O mecanismo jurídico imediato foi uma decisão da comissão de sanções em vez de uma proibição unilateral da entrada austríaca. A Áustria disse à conferência que tinha solicitado permissão para o oficial sancionado viajar, mas a solicitação falhou depois que os Estados Unidos se opuseram. Washington reconheceu publicamente sua objeção e argumentou que a aparência de Eslami teria comprometido a credibilidade de uma reunião focada em parte na verificação nuclear.

Teerã caracterizou o episódio como uma interferência política em uma organização técnica internacional e acusou Washington de pressionar o país anfitrião. A Rússia apoia a crítica do Irã. Essas alegações são posições avançadas pelos governos envolvidos; a sequência estabelecida é que a Áustria procurou uma isenção, os Estados Unidos se opuseram a ela e a Áustrie então negou a entrada.
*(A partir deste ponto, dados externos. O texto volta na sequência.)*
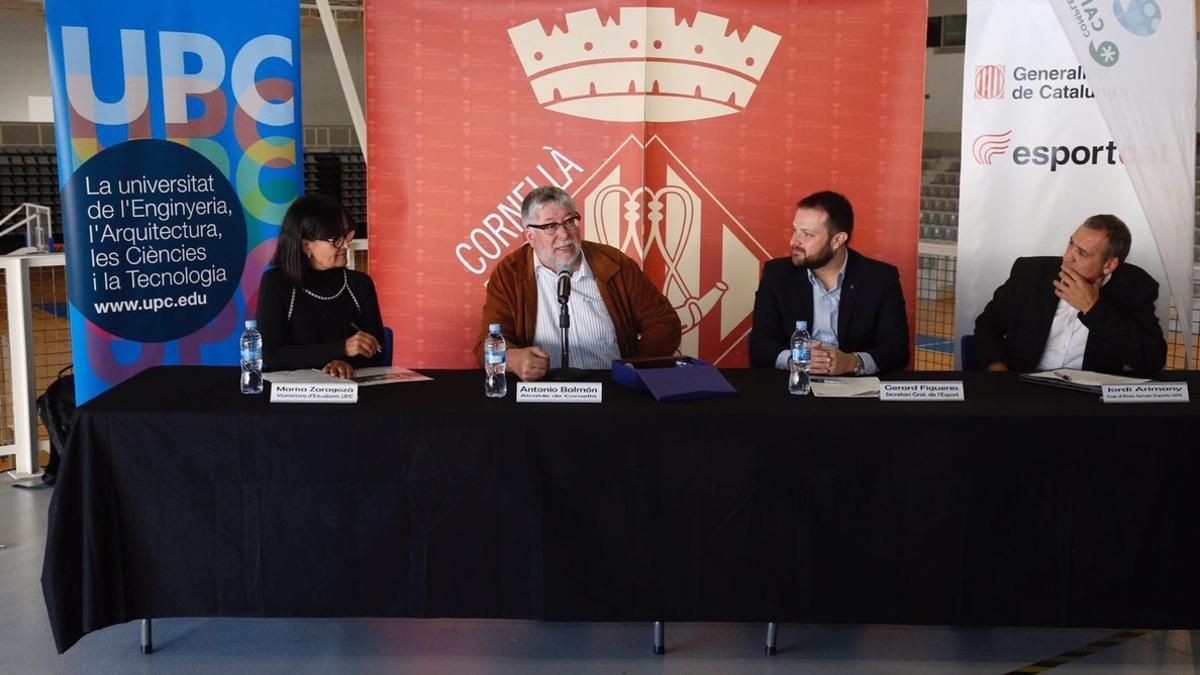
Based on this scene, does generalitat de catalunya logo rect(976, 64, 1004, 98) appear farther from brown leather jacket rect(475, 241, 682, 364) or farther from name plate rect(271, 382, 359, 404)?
name plate rect(271, 382, 359, 404)

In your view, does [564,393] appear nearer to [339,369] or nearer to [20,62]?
[339,369]

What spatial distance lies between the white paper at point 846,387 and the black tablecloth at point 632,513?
163 mm

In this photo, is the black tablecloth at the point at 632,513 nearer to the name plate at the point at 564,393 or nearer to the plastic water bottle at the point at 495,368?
the name plate at the point at 564,393

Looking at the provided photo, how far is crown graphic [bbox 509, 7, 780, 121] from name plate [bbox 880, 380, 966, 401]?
2.15 m

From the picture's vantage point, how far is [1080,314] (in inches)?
145

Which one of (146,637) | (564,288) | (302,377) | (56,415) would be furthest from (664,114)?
(146,637)

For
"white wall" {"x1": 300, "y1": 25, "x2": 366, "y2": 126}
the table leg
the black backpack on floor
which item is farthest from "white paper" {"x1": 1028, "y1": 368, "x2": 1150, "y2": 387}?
"white wall" {"x1": 300, "y1": 25, "x2": 366, "y2": 126}

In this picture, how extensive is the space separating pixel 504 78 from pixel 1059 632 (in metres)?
2.97

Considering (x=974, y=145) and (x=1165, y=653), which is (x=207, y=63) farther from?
(x=1165, y=653)

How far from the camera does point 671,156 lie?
4809mm

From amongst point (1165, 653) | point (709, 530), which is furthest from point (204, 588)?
point (1165, 653)

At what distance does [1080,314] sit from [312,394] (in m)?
2.42

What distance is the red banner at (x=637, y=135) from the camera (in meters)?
4.71

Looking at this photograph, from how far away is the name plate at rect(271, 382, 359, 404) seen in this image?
288cm
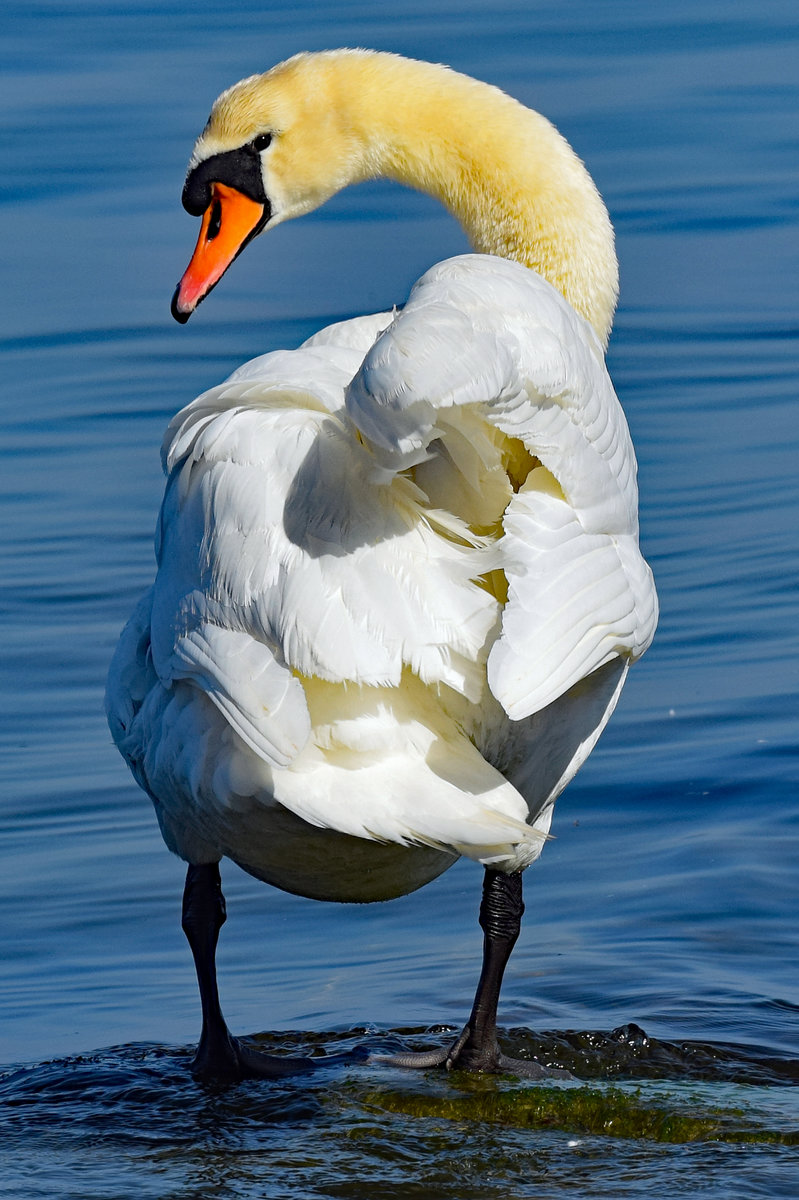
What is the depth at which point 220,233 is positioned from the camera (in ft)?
21.2

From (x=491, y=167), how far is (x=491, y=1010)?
2.42 meters

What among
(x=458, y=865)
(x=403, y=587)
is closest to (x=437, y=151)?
(x=403, y=587)

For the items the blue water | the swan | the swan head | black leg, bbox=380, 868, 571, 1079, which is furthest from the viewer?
the swan head

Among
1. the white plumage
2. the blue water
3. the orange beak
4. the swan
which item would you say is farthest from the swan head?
the blue water

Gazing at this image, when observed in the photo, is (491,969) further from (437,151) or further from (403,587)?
(437,151)

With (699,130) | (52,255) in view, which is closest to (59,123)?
(52,255)

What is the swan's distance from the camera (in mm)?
4105

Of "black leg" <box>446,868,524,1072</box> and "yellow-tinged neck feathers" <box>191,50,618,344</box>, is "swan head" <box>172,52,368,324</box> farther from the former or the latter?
"black leg" <box>446,868,524,1072</box>

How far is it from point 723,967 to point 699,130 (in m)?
12.8

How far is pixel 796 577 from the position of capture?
943 centimetres

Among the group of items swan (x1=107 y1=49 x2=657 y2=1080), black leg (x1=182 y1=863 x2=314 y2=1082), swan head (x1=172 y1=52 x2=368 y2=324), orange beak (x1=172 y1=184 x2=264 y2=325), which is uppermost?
swan head (x1=172 y1=52 x2=368 y2=324)

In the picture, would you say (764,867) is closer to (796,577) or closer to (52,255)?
(796,577)

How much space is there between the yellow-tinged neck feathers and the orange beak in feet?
0.30

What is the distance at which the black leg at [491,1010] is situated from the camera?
16.8ft
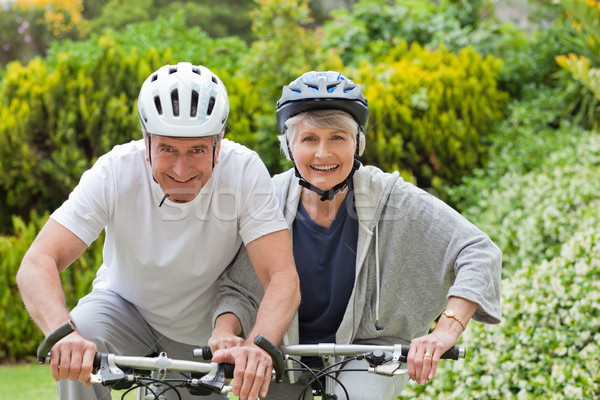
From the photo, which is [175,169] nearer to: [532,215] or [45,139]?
[532,215]

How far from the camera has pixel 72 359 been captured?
2736 mm

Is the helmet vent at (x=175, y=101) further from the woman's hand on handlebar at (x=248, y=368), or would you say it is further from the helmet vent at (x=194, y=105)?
the woman's hand on handlebar at (x=248, y=368)

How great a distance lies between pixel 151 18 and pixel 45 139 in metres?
9.72

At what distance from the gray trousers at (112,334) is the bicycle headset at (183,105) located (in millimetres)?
540

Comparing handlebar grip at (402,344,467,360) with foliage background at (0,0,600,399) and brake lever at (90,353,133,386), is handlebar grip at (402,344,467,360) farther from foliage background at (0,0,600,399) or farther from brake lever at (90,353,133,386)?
foliage background at (0,0,600,399)

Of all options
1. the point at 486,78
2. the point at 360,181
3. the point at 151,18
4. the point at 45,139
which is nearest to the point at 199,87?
the point at 360,181

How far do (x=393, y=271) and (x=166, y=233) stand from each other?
97cm

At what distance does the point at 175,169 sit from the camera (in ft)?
10.3

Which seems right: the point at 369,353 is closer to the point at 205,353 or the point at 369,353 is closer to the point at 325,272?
the point at 205,353

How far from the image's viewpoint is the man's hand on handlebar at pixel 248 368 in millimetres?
2781

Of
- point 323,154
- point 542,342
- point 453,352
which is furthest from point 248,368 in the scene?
point 542,342

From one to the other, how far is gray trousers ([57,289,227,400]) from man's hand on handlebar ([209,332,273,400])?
625 mm

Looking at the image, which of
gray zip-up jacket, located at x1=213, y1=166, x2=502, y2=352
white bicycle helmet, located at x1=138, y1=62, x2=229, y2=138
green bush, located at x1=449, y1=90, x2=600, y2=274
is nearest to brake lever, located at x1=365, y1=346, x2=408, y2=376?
gray zip-up jacket, located at x1=213, y1=166, x2=502, y2=352

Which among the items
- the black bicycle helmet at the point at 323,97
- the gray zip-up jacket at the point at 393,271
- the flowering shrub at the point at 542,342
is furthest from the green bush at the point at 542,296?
the black bicycle helmet at the point at 323,97
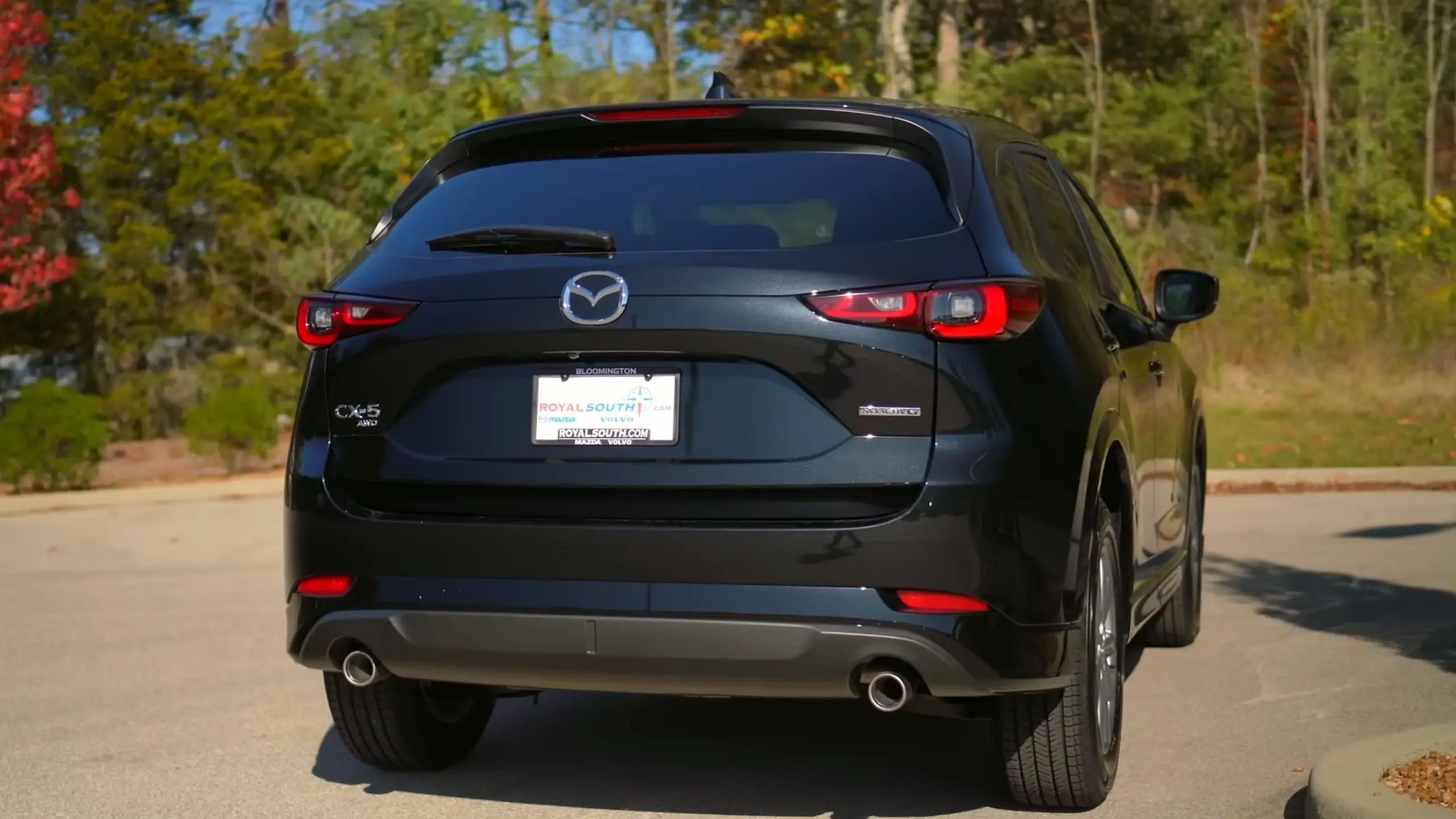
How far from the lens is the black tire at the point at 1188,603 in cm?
777

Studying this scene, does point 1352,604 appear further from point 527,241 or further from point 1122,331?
point 527,241

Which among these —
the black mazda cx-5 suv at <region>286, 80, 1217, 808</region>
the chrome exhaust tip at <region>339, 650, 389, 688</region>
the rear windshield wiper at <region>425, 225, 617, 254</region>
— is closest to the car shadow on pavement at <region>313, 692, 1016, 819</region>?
the black mazda cx-5 suv at <region>286, 80, 1217, 808</region>

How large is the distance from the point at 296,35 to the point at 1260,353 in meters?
15.8

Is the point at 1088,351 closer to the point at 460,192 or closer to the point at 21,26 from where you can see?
the point at 460,192

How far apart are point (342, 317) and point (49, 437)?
13.3m

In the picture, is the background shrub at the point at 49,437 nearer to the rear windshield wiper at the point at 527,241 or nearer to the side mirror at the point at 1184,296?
the side mirror at the point at 1184,296

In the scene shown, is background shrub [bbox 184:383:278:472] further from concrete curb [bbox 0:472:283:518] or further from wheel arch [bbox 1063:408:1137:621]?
wheel arch [bbox 1063:408:1137:621]

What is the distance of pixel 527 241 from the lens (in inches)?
187

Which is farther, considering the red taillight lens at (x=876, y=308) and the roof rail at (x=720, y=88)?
the roof rail at (x=720, y=88)

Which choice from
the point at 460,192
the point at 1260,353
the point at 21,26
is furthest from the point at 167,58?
the point at 460,192

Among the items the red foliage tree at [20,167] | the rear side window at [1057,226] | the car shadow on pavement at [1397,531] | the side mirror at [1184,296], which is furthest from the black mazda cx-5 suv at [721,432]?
the red foliage tree at [20,167]

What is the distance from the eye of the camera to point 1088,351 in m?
5.02

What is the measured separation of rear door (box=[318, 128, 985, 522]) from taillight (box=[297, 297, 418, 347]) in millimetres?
32

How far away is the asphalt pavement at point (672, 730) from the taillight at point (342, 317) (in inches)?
52.1
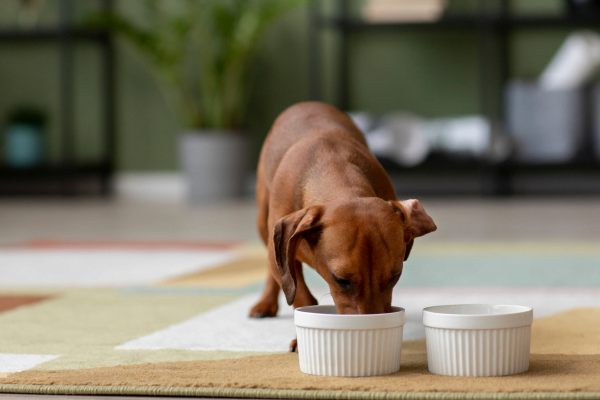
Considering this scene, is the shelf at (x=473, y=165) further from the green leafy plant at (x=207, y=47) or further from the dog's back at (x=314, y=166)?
the dog's back at (x=314, y=166)

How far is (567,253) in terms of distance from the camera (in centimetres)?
255

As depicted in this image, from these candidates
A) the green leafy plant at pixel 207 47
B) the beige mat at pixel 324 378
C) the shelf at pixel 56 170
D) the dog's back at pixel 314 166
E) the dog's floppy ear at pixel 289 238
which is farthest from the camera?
the shelf at pixel 56 170

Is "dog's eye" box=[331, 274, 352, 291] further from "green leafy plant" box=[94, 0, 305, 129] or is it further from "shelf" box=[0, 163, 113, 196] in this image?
"shelf" box=[0, 163, 113, 196]

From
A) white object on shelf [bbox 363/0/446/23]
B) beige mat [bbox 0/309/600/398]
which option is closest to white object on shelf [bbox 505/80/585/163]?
white object on shelf [bbox 363/0/446/23]

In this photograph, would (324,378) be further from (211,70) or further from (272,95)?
(272,95)

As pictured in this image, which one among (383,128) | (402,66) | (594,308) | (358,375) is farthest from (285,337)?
(402,66)

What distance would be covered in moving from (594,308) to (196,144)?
13.0 ft

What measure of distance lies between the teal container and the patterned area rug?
10.1 feet

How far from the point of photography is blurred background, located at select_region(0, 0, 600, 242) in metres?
5.08

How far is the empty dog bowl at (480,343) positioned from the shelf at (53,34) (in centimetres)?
510

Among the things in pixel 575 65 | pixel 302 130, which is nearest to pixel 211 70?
pixel 575 65

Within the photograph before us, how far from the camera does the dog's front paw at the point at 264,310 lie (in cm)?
163

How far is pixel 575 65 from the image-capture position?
197 inches

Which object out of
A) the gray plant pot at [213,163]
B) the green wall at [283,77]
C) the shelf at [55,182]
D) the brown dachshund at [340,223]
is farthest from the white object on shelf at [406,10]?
the brown dachshund at [340,223]
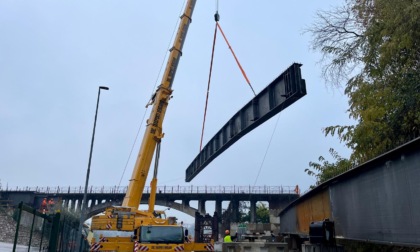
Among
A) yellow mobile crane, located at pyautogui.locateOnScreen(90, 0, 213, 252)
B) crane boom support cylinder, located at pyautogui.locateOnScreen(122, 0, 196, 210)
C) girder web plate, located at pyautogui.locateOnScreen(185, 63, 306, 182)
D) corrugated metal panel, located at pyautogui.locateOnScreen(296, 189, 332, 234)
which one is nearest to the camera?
corrugated metal panel, located at pyautogui.locateOnScreen(296, 189, 332, 234)

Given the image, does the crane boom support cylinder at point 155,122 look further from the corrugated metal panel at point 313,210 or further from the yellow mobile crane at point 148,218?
the corrugated metal panel at point 313,210

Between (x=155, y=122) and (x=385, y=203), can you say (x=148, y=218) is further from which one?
(x=385, y=203)

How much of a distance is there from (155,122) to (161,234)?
5.79 metres

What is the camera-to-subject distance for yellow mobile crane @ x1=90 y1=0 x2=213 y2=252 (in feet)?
46.0

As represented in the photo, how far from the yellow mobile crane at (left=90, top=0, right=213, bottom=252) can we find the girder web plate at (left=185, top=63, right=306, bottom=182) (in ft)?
10.2

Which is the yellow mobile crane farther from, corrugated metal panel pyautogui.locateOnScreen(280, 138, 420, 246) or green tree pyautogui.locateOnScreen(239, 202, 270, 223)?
green tree pyautogui.locateOnScreen(239, 202, 270, 223)

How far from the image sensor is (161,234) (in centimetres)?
1412

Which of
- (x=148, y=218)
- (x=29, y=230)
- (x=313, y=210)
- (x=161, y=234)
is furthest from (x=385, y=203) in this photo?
(x=148, y=218)

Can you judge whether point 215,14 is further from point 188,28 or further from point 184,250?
point 184,250

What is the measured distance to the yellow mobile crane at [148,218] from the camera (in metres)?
14.0

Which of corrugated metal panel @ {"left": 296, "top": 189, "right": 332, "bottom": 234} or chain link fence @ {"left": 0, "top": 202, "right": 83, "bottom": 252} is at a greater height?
corrugated metal panel @ {"left": 296, "top": 189, "right": 332, "bottom": 234}

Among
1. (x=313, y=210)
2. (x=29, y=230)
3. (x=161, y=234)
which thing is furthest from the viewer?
(x=161, y=234)

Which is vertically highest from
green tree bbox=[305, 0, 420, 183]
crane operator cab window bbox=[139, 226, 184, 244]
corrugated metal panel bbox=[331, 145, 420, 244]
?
green tree bbox=[305, 0, 420, 183]

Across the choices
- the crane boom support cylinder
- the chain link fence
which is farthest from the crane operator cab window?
the chain link fence
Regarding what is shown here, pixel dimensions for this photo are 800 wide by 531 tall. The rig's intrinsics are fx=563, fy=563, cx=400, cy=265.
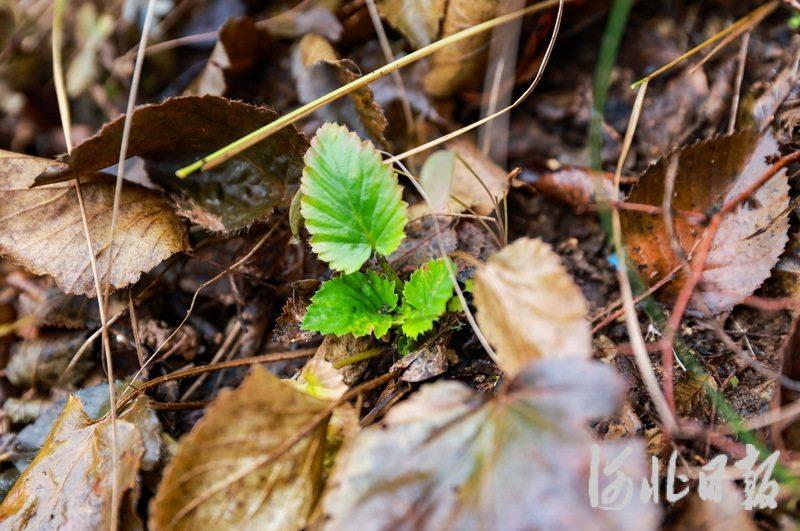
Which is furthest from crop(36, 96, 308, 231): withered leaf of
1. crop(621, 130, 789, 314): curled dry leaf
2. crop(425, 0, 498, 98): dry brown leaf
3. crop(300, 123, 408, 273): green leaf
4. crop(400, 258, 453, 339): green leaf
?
crop(621, 130, 789, 314): curled dry leaf

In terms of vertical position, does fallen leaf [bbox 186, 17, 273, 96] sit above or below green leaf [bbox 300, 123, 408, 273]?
above

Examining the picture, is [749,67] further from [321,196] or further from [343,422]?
[343,422]

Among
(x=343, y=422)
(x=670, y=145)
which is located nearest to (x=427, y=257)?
(x=343, y=422)

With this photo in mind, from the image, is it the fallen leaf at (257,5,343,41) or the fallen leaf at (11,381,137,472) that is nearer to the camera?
the fallen leaf at (11,381,137,472)

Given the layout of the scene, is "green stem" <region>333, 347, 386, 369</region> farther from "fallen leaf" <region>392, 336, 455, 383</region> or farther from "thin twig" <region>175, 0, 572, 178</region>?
"thin twig" <region>175, 0, 572, 178</region>

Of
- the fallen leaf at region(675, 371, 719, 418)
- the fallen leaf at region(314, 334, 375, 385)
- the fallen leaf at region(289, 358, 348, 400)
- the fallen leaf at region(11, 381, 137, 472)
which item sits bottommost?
the fallen leaf at region(11, 381, 137, 472)

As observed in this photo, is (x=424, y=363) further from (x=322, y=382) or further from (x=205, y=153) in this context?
(x=205, y=153)

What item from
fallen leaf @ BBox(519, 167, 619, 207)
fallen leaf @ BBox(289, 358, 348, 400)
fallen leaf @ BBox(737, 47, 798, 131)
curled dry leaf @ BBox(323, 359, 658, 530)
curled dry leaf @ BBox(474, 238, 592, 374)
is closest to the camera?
curled dry leaf @ BBox(323, 359, 658, 530)

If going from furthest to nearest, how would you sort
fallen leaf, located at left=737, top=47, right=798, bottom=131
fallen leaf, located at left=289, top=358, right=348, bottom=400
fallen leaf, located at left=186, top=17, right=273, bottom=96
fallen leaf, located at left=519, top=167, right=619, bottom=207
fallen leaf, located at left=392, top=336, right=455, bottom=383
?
fallen leaf, located at left=186, top=17, right=273, bottom=96 < fallen leaf, located at left=519, top=167, right=619, bottom=207 < fallen leaf, located at left=737, top=47, right=798, bottom=131 < fallen leaf, located at left=392, top=336, right=455, bottom=383 < fallen leaf, located at left=289, top=358, right=348, bottom=400
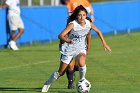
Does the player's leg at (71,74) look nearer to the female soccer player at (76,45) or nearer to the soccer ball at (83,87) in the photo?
the female soccer player at (76,45)

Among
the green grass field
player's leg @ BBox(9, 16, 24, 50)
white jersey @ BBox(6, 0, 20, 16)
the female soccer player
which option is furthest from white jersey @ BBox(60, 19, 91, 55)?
white jersey @ BBox(6, 0, 20, 16)

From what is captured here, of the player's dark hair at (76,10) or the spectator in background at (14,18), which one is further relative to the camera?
the spectator in background at (14,18)

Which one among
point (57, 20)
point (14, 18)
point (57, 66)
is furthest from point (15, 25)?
point (57, 66)

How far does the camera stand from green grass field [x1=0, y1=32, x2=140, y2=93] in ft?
48.0

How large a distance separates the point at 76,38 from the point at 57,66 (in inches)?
222

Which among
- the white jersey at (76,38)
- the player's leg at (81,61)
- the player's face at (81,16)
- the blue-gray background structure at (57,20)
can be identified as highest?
the player's face at (81,16)

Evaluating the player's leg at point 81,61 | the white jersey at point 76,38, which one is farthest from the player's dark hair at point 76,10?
the player's leg at point 81,61

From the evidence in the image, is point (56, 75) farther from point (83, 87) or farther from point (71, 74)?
point (71, 74)

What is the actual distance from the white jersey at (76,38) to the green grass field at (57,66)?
84cm

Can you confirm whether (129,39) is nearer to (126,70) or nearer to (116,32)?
(116,32)

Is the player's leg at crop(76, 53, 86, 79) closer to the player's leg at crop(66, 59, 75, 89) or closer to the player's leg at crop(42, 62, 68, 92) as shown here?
the player's leg at crop(42, 62, 68, 92)

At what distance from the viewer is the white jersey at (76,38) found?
13578 millimetres

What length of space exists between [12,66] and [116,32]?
586 inches

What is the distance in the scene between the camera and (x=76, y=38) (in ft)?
44.7
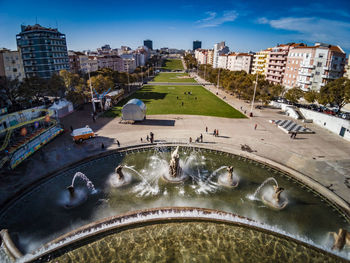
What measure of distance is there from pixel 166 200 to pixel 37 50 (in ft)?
261

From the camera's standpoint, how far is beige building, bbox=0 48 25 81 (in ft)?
168

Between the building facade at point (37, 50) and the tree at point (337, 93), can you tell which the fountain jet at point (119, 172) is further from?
the building facade at point (37, 50)

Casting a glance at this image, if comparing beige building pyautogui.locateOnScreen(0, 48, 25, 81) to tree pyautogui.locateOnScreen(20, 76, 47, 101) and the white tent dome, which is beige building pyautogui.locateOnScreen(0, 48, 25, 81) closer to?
tree pyautogui.locateOnScreen(20, 76, 47, 101)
Sanções de volta à diplomacia nuclear

O conflito reflete a força renovada das restrições da ONU sobre o Irã. Um comunicado da ONU publicado em setembro de 2025 registou a reaplicada das resoluções anteriores do Conselho de Segurança e restaurou Mohammad Eslami à lista consolidada de sanções. O regime de acompanhamento exige que os Estados impedem que as pessoas listadas entrem ou transitem seu território, a menos que o comité de sanções aprova uma isenção.

Esse quadro fez a participação na reunião de Viena dependente do consenso dentro do comitê. Também transformou uma questão de acesso à conferência em uma demonstração de como o regime de sanções restaurado pode restringir altos funcionários iranianos. A decisão não altera as obrigações de segurança do Irã nem o mandato de inspeção da AIEA, mas intensifica ainda mais o contato diplomático durante uma confrontação já severa sobre a verificação.

A atenção agora se muda para as declarações apresentadas pela delegação restante do Irã e para se a conferência produz qualquer movimento sobre o acesso de inspetores. Outra questão é se futuros pedidos de viagem para funcionários iranianos sancionados recebem tratamento diferente quando a sua participação está diretamente ligada às instituições da ONU. As denegações repetidas poderiam aprofundar a divisão entre os Estados que implementam as medidas restauradas e o Irã e a Rússia, que contesta a sua legitimidade.